▶ Extracted text:
[Start of section]

# Remember what I said about Rob Bishop... LWCF expires tomorrow



## #1DEER 1-I (Sep 10, 2007)

As chair of the natural resource committee Rob Bishop is a big block standing in front of one of the best programs ever in this country. Tomorrow the LWCF will expire, and Bishop will be a big reason for it. Don't believe he's a big enemy to sportsmen, your access, and future? If this program expires tomorrow, which it probably will, you have him and those who voted for this idiot to partly thank. Idiots like Bishop are a huge threat to wildlife, public land, and the future of conservation and hunting. Start voting for a reason and not a letter and maybe we will stop going down this path.

http://thinkprogress.org/climate/2015/09/29/3706756/rob-bishop-lwcf-reauthorization/


----------



## The Naturalist (Oct 13, 2007)

Bishop....don't get me started!!!-O,-


----------



## Iron Bear (Nov 19, 2008)

Community pools all over Utah will suffer. Doesn't he care about drinking fountains? We all need to drink.


----------



## Watcher (Dec 31, 2008)

*My e-mail to Bishop - he is crazy - this is a total win for us little guys*

Dear Congressman Bishop,

Are you crazy or just out of touch?
As you know, the United States' Land and Water Conservation Fund (LWCF) is a Federal program that was established by Act of Congress in 1965 to provide funds and matching grants to federal, state and local governments for the acquisition of land and water, and easements on land and water, for the benefit of all Americans. The main emphases of the fund are recreation and the protection of national natural treasures in the forms of parks and protected forest and wildlife areas. The LWCF has a broad-based coalition of support and oversight.

[End of section]

▶ Provided data:

[Start of section]

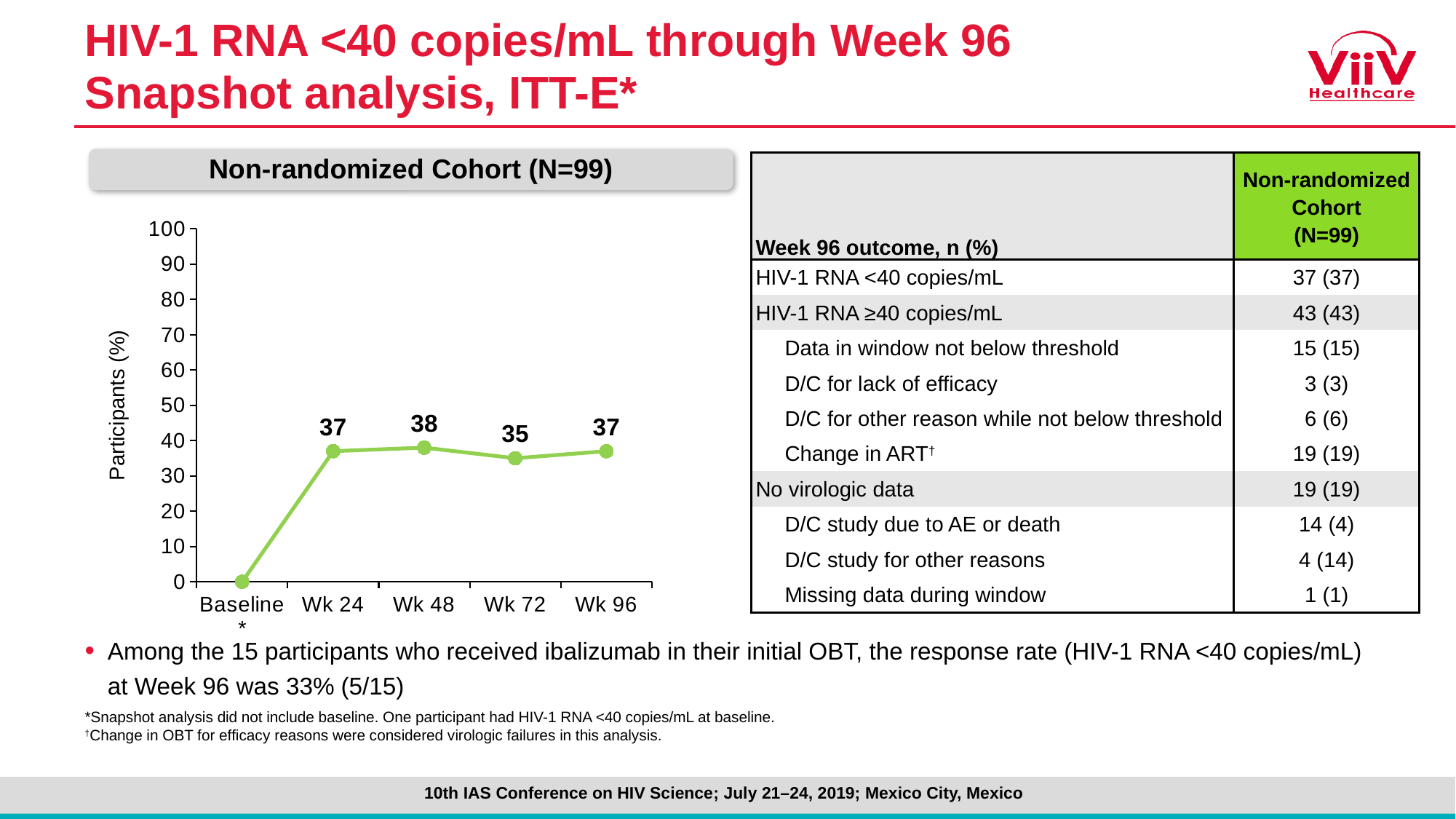
What is the value for Wk 96 in the Non-randomized Cohort chart? 37 Which time point has the lowest value in the Non-randomized Cohort chart? Baseline Is the value for Wk 96 in the Non-randomized Cohort chart greater or less than 50? less How many time points are plotted in the Non-randomized Cohort chart? 5 What is the value for Wk 72 in the Non-randomized Cohort chart? 35 Which time point has the highest value in the Non-randomized Cohort chart? Wk 48 Which is larger in the Non-randomized Cohort chart, the value at Wk 48 or at Wk 72? Wk 48 What is the y-axis label of the Non-randomized Cohort chart? Participants (%) What kind of chart is the Non-randomized Cohort chart? line chart What is the difference between the values at Wk 48 and Wk 72 in the Non-randomized Cohort chart? 3 What is the value for Wk 24 in the Non-randomized Cohort chart? 37 What is the value for Wk 48 in the Non-randomized Cohort chart? 38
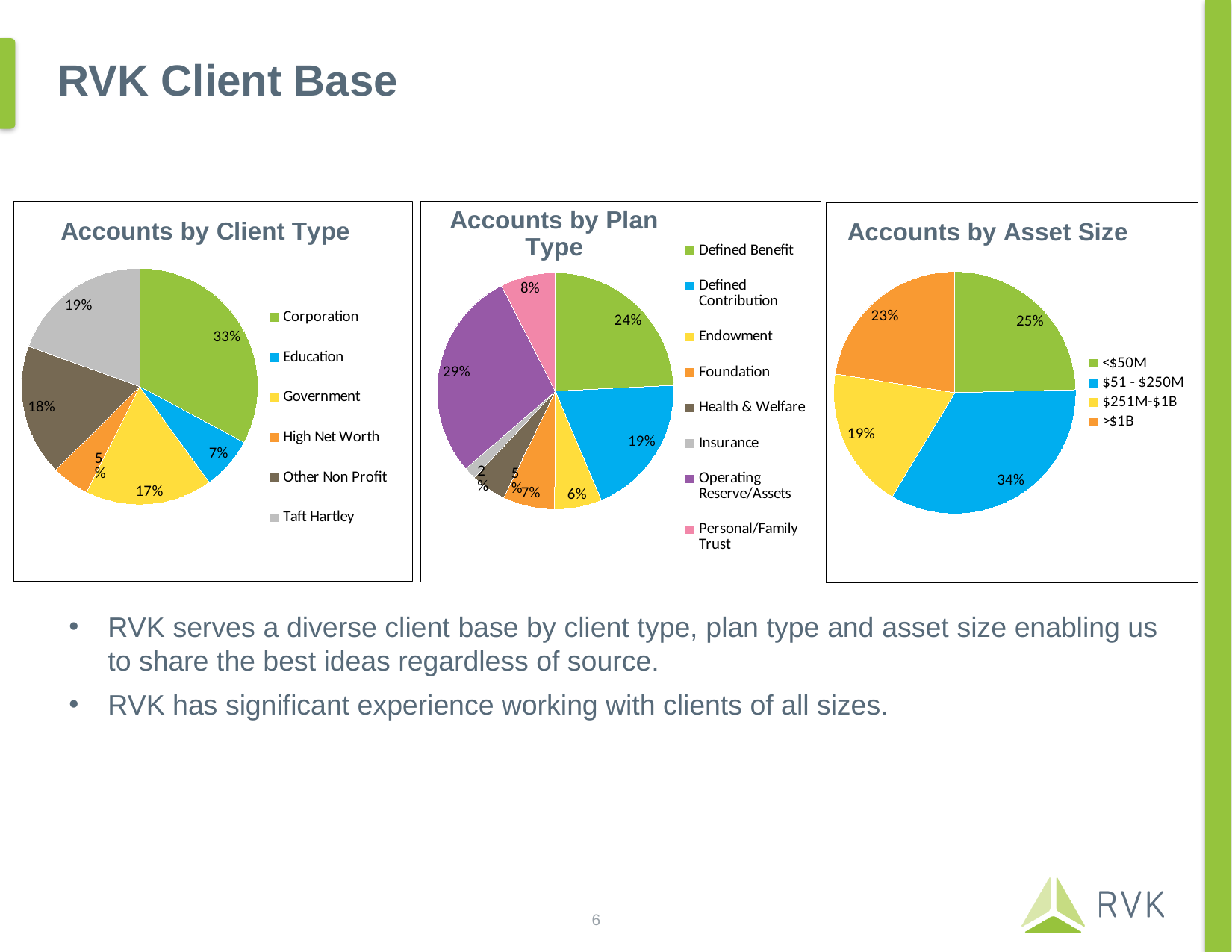
In the Accounts by Plan Type chart, how many plan types are listed in the legend? 8 In the Accounts by Asset Size chart, which asset size category has the largest share? $51 - $250M In the Accounts by Asset Size chart, what is the difference between the <$50M share and the $251M-$1B share? 6% In the Accounts by Client Type chart, which client type has the smallest share? High Net Worth In the Accounts by Client Type chart, how many client types are shown in the legend? 6 In the Accounts by Client Type chart, what share of accounts is Corporation? 33% What type of chart is used for Accounts by Asset Size? Pie chart In the Accounts by Plan Type chart, which is larger, Endowment or Foundation? Foundation In the Accounts by Client Type chart, what is the difference between the Taft Hartley share and the Other Non Profit share? 1% In the Accounts by Plan Type chart, what share of accounts is Defined Contribution? 19% In the Accounts by Plan Type chart, which plan type has the largest share? Operating Reserve/Assets In the Accounts by Plan Type chart, what share of accounts is Insurance? 2%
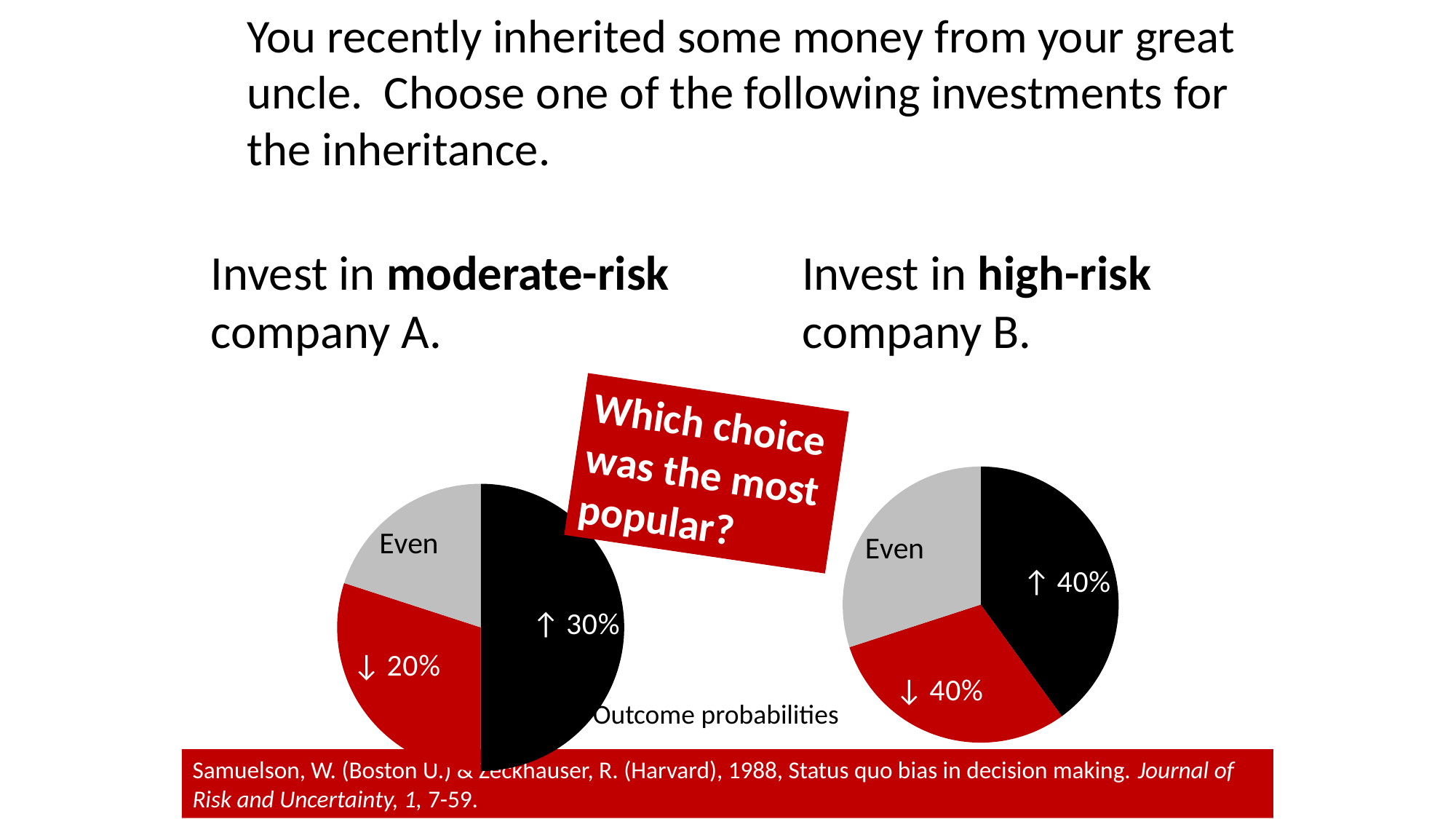
What colour is the 'Even' slice in both pie charts? Grey In the pie chart for company A (left), which is larger, the up (↑) probability or the down (↓) probability? Up (↑) How many slices does the pie chart for company A (left) have? 3 How many slices does the pie chart for company B (right) have? 3 What kind of charts are shown on the slide? Pie charts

[End of section]

▶ Directions:
• A. Decide whether each statement below agrees with the forum thread on the LWCF. Answer yes or no for each, quoting the words of the thread that decide it. (i) The LWCF was set up by an Act of Congress in 1965. (ii) The first post describes Rob Bishop as chair of the natural resource committee. (iii) The main emphasis of the fund is highway construction.
• B. Translate this sentence from the forum thread on the LWCF into Spanish: "The main emphases of the fund are recreation and the protection of national natural treasures in the forms of parks and protected forest and wildlife areas."
• C. Pull out the passage of the forum thread on the LWCF that starts at "As chair of" and ends at "(Oct 13, 2007)", copying it word for word.

▶ Response list:
• A.
(i) Yes: "established by Act of Congress in 1965"
(ii) Yes: "As chair of the natural resource committee Rob Bishop is a big block standing in front of one of the best programs ever in this country."
(iii) No: "The main emphases of the fund are recreation and the protection of national natural treasures in the forms of parks and protected forest and wildlife areas."

• B. Los principales énfasis del fondo son la recreación y la protección de los tesoros naturales nacionales en forma de parques y de áreas forestales y de vida silvestre protegidas.

• C.
As chair of the natural resource committee Rob Bishop is a big block standing in front of one of the best programs ever in this country. Tomorrow the LWCF will expire, and Bishop will be a big reason for it. Don't believe he's a big enemy to sportsmen, your access, and future? If this program expires tomorrow, which it probably will, you have him and those who voted for this idiot to partly thank. Idiots like Bishop are a huge threat to wildlife, public land, and the future of conservation and hunting. Start voting for a reason and not a letter and maybe we will stop going down this path.

http://thinkprogress.org/climate/2015/09/29/3706756/rob-bishop-lwcf-reauthorization/


----------



## The Naturalist (Oct 13, 2007)